Wat te doen:
Beantwoord deze vragen over de tekst over het eigen risico:
1. Voor welke mensen is de gecombineerde leefstijlinterventie bedoeld?
2. Welke woorden zijn in artikel 2.17, eerste lid, onder f, Bzv geschrapt?
3. Welke woorden zijn in het nieuwe onderdeel g toegevoegd om het beter leesbaar te maken?

-------- Gegeven tekstfragment

De «gecombineerde leefstijlinterventie» (hierna: GLI) in artikel 2.17, eerste lid, onder d, Bzv is zorg voor mensen met overgewicht of obesitas. Het is gericht op een gedragsverandering om een gezonde leefstijl te bereiken en te behouden. Het Zorginstituut heeft aangegeven dat een GLI onderdeel kan zijn van het basispakket van de Zvw en dan moet worden gezien als zorg die is ingebed in de huisartsenzorg. Daarmee wordt bedoeld dat de huisarts het eerste medische aanspreekpunt-behandelaar is, ook in het geval een GLI via samenwerkingsafspraken door een andere aanbieder wordt aangeboden. De GLI hoeft evenmin in de huisartsenpraktijk te worden aangeboden. Doordat het Zorginstituut de GLI heeft geduid als «zorg zoals huisartsen die plegen te bieden» viel de GLI voorheen buiten het eigen risico op grond van artikel 2.17, eerste lid, onder b, Bzv. Gezien de specificatie van dit onderdeel tot «huisartsenzorg» is het nodig om de GLI zelf ook nadrukkelijk uit te zonderen van het verplicht eigen risico. Dit wordt geregeld in het nieuwe onderdeel d van artikel 2.17, eerste lid, Bzv.

In artikel 2.17, eerste lid, onder f, Bzv is de zinsnede «de kosten van» geschrapt. Dit is een redactionele correctie. In de aanhef van het eerste lid staat immers al dat het de kosten gaat.

Het nieuwe onderdeel g van artikel 2.17, eerste lid, is de uitzondering op het verplicht eigen risico van artikel 2.17, eerste lid, onder c, Bzv, zoals dat luidde tot 1 januari 2020. Ten behoeve van de leesbaarheid is in dit onderdeel g de zinsnede «verpleging en verzorging» toegevoegd. De verwijzing naar artikel 2.10 Bzv blijft staan om deze wijkverpleging te onderscheiden van de verpleging en verzorging die geleverd wordt in ander verband, zoals gepaard gaand met verblijf in een instelling.

----------------
-------- Getoonde gegevens

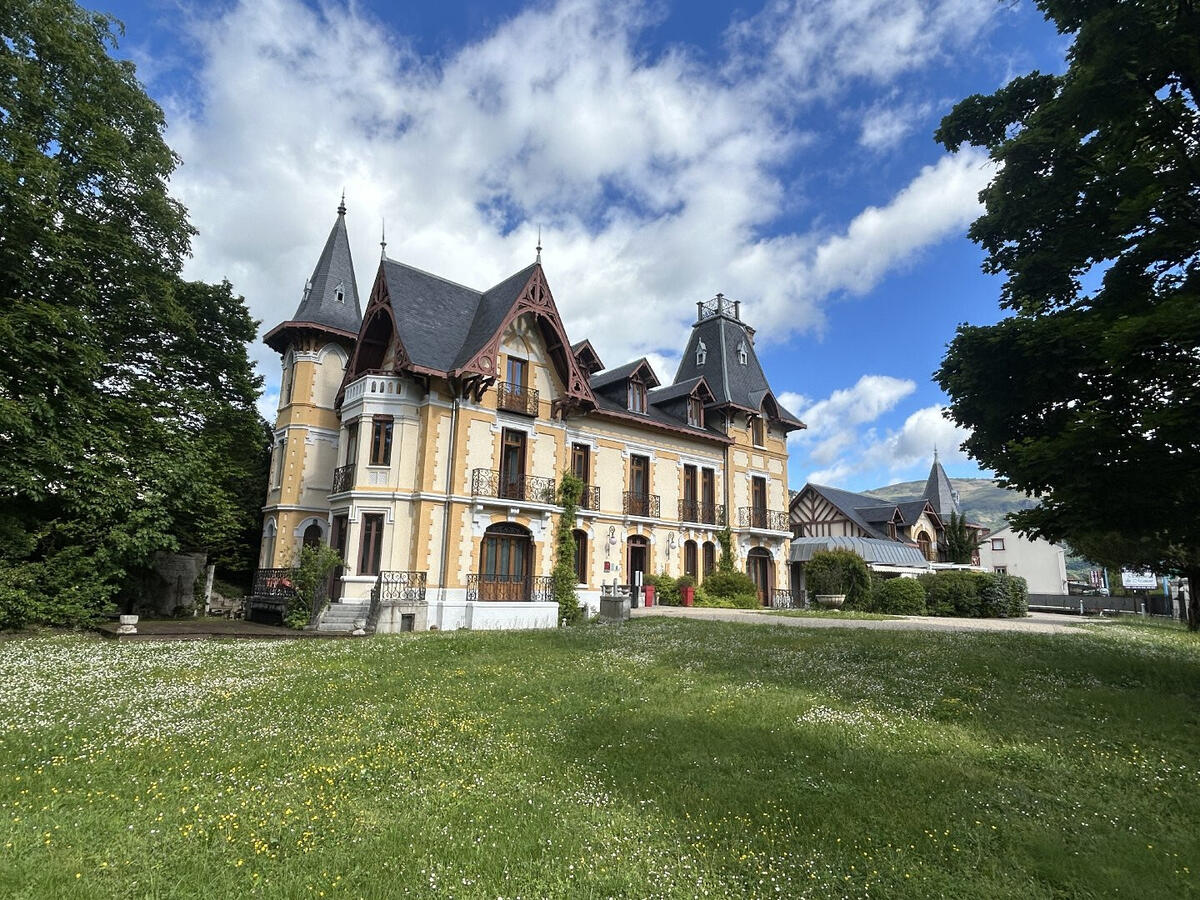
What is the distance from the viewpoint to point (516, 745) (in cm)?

----------------
-------- Getoonde gegevens

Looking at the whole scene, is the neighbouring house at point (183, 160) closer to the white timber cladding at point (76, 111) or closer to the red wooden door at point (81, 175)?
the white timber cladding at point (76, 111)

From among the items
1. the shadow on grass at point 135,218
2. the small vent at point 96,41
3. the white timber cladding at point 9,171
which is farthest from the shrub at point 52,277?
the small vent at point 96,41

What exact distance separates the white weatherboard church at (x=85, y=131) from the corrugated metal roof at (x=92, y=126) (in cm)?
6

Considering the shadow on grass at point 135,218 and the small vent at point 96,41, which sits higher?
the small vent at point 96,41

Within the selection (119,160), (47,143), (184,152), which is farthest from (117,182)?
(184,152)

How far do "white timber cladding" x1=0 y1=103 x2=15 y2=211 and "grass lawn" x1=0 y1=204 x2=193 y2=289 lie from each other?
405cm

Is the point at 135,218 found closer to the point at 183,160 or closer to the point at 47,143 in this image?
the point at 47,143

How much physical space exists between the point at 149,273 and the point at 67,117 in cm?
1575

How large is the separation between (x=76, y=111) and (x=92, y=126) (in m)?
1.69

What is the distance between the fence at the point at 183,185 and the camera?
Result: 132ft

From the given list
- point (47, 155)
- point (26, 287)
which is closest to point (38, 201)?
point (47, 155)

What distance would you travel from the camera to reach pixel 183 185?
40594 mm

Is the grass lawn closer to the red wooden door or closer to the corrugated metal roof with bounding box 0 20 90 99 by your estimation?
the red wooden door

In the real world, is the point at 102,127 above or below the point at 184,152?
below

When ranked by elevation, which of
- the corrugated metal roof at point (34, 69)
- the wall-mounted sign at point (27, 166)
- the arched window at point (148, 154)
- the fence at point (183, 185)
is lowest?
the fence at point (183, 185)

----------------

Uitgewerkte opdracht:
1. Voor mensen met overgewicht of obesitas.
2. «de kosten van»
3. «verpleging en verzorging»